Dataset excerpt:
= = = = =

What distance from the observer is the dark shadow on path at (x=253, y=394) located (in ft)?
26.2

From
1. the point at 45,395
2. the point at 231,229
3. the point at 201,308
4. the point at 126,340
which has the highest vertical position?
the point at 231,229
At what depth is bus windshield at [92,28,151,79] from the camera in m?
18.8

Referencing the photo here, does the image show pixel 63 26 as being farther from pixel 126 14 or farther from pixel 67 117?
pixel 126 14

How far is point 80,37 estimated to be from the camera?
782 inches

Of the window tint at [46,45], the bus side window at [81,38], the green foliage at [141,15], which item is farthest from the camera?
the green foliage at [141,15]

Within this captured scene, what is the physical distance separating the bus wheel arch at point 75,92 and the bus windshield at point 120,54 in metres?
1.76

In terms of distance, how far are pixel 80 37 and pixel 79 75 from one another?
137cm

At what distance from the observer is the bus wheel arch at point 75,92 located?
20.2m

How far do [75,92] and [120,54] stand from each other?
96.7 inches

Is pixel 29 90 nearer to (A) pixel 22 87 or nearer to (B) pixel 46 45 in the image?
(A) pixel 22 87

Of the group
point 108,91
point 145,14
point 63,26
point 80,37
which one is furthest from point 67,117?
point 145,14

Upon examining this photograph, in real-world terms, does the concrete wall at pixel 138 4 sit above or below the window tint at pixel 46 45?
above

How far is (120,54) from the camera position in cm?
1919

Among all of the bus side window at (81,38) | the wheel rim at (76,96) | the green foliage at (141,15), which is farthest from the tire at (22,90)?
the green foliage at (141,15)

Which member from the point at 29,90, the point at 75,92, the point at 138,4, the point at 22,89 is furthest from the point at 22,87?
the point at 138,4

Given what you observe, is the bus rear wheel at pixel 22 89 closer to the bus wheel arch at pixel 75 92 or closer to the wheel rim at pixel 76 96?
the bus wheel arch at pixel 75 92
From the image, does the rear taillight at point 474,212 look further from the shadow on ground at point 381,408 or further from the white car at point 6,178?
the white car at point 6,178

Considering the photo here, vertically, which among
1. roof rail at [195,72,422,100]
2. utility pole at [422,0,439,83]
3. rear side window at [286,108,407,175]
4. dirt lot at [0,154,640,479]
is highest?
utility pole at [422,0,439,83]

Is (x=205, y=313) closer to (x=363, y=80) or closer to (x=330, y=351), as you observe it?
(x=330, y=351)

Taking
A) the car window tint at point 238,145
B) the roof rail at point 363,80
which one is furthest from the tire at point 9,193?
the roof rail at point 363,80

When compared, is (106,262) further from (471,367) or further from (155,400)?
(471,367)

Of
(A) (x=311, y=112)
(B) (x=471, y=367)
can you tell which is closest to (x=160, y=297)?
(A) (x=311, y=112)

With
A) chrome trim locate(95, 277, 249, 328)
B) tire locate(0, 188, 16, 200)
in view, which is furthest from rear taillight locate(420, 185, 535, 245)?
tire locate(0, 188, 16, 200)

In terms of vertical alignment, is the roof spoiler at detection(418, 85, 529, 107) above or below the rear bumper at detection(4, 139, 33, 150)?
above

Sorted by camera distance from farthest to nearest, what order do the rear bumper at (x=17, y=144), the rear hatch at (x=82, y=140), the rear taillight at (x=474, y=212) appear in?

= = = = =

- **JOB**
Can you retype the listing word for word, from the line with "Is (x=205, y=313)" through the end of the listing?

- **WRITTEN RESPONSE**
Is (x=205, y=313) closer to (x=363, y=80) or closer to (x=330, y=351), as you observe it?
(x=330, y=351)

Taking
A) the car window tint at point 238,145
B) the roof rail at point 363,80
which one is furthest from the tire at point 9,193?
the roof rail at point 363,80

When compared, is (106,262) further from (471,367) or further from (155,400)?
(471,367)

Of
(A) (x=311, y=112)
(B) (x=471, y=367)
can you tell which is closest to (x=160, y=297)?
(A) (x=311, y=112)

With
A) chrome trim locate(95, 277, 249, 328)
B) tire locate(0, 188, 16, 200)
in view, which is furthest from rear taillight locate(420, 185, 535, 245)?
tire locate(0, 188, 16, 200)

In terms of vertical alignment, is the roof spoiler at detection(418, 85, 529, 107) above or below the rear bumper at detection(4, 139, 33, 150)?
above

Sorted by camera distance from farthest to nearest, what order do the rear bumper at (x=17, y=144), the rear hatch at (x=82, y=140), the rear taillight at (x=474, y=212) appear in?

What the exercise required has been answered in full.